April 27, 2024

Personhood rights for whales?

Whales and dolphins are intelligent and cultural creatures and should be granted basic personhood rights, scientists will argue this weekend in Vancouver.

Lori Marino, a professor at Emory University in Atlanta, and Thomas White of Loyola Marymount University in California plan to present the Declaration of Rights for Cetaceans at the American Association for the Advancement of Science (AAAS) conference in Vancouver this weekend.

The declaration aims to open a discussion about the ethical and policy implications of giving cetaceans basic personhood rights.

According to the scientists, research has proven that whales have cultural and cognitive abilities similar to humans.

Whales are self-aware — they can recognize themselves in mirrors — they understand symbolic language and they think about others in a way comparable to  humans.

“They’re very similar to us: (they) have a sense of individual identity, personality, the ability to control behaviour and abstract thinking,” White said. “They’re even more social beings than humans are.”
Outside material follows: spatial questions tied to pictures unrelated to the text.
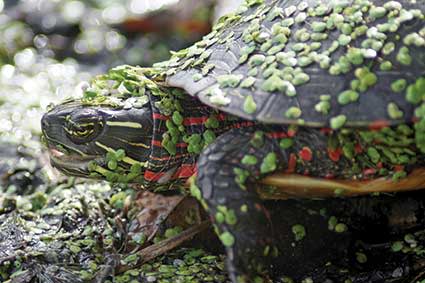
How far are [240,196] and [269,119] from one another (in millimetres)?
309

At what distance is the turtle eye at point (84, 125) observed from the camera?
3.27 meters

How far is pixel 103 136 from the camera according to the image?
329 centimetres

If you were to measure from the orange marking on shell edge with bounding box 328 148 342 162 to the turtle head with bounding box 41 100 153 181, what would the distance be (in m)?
0.81

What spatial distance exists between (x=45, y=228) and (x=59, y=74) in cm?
211

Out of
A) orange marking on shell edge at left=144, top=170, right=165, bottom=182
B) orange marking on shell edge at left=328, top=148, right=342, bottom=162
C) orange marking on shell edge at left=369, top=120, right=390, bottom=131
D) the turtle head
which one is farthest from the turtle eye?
orange marking on shell edge at left=369, top=120, right=390, bottom=131

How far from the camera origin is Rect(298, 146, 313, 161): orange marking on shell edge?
9.68 feet

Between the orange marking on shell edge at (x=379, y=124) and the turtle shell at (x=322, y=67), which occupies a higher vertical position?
the turtle shell at (x=322, y=67)

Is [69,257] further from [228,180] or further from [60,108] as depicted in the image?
[228,180]

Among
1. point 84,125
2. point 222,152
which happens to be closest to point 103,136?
point 84,125

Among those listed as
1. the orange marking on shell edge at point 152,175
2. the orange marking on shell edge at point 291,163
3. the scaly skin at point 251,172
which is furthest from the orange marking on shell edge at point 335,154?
the orange marking on shell edge at point 152,175

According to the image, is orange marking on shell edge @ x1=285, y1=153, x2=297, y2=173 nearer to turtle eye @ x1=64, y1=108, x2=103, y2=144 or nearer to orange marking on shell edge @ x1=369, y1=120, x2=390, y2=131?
orange marking on shell edge @ x1=369, y1=120, x2=390, y2=131

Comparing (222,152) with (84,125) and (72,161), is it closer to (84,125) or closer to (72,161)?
(84,125)

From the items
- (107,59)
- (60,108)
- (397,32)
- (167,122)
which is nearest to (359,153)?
(397,32)

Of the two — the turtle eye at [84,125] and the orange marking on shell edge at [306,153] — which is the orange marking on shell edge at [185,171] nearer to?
the turtle eye at [84,125]
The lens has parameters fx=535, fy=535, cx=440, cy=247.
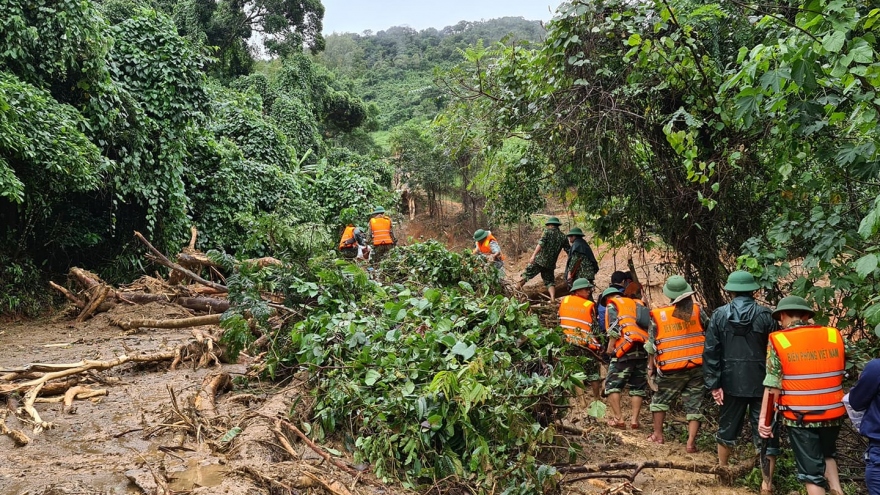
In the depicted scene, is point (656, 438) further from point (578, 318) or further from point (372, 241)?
point (372, 241)

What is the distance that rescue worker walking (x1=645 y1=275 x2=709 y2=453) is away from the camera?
4.58 metres

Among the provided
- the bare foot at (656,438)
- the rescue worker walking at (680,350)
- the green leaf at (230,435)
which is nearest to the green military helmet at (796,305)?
the rescue worker walking at (680,350)

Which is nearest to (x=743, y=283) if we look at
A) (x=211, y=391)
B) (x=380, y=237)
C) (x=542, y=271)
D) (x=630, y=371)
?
(x=630, y=371)

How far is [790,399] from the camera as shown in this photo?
3.59 m

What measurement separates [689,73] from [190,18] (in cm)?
2164

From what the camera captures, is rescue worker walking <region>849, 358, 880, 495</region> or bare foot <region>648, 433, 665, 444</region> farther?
bare foot <region>648, 433, 665, 444</region>

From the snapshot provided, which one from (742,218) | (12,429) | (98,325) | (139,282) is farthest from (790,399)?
(139,282)

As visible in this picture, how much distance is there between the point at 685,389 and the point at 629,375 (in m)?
0.56

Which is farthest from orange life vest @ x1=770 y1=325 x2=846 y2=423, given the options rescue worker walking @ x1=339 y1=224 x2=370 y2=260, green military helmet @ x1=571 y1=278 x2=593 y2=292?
rescue worker walking @ x1=339 y1=224 x2=370 y2=260

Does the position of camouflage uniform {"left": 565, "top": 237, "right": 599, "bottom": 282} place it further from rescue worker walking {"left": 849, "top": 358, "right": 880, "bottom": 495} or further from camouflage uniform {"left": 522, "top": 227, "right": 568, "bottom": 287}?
rescue worker walking {"left": 849, "top": 358, "right": 880, "bottom": 495}

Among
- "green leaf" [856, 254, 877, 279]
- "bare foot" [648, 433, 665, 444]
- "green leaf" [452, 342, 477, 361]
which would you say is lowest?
"bare foot" [648, 433, 665, 444]

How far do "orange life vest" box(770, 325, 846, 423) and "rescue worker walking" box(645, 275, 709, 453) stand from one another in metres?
1.01

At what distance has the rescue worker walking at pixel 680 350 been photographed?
15.0 feet

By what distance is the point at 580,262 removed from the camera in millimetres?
7719
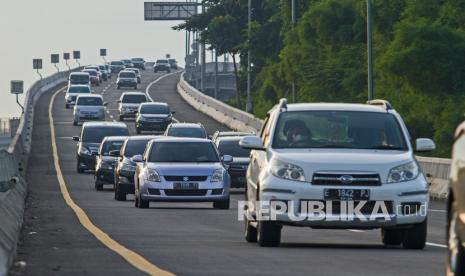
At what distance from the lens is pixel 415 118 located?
239 ft

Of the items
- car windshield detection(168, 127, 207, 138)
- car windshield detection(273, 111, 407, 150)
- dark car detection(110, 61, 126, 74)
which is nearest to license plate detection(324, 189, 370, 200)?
car windshield detection(273, 111, 407, 150)

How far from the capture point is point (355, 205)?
19.5 m

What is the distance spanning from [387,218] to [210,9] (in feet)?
381

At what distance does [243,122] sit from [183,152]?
161 ft

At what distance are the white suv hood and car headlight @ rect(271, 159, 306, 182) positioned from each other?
0.04 meters

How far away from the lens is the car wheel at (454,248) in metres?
11.7

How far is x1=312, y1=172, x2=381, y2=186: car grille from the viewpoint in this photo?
1942 cm

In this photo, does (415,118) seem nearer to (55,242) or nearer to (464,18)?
(464,18)

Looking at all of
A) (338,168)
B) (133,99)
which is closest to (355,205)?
(338,168)

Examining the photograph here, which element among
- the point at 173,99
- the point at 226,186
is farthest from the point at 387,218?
the point at 173,99

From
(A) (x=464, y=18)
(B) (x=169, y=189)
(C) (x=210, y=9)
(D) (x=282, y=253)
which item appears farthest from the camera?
(C) (x=210, y=9)

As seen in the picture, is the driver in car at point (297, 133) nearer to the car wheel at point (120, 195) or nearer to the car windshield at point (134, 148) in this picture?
the car wheel at point (120, 195)

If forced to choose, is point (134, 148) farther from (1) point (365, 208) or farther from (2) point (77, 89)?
(2) point (77, 89)

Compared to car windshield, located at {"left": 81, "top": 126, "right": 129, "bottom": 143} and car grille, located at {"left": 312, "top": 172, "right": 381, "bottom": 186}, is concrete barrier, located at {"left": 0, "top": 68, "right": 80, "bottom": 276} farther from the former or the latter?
car grille, located at {"left": 312, "top": 172, "right": 381, "bottom": 186}
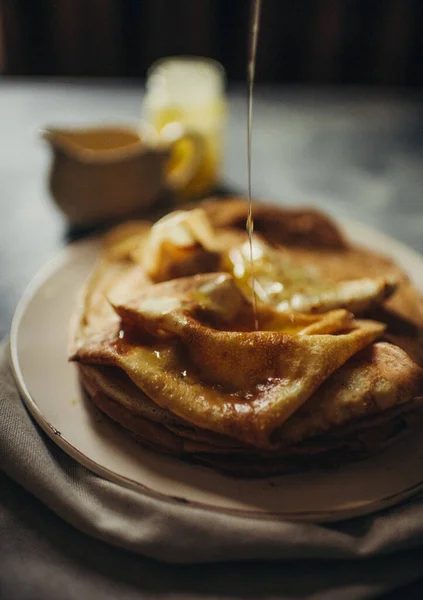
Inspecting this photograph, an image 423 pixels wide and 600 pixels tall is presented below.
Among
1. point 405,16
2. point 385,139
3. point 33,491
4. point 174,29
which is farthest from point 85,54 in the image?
point 33,491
They also have complex cultural lives involving learning, the transmission of cultural traits from one generation to the next and they use tools.

“We’ve shown that all these qualities that make humans persons are shared with other animals,” said Marino.  “(They) shouldn’t be treated like property or objects — shouldn’t be confined, captured, slaughtered or exploited and all the things we still do to dolphins and whales,” she said. 

Annelise Sorg, president of the Coalition for No Whales in Captivity, said the symposium will “open up a door that hasn’t been opened to any other species before.”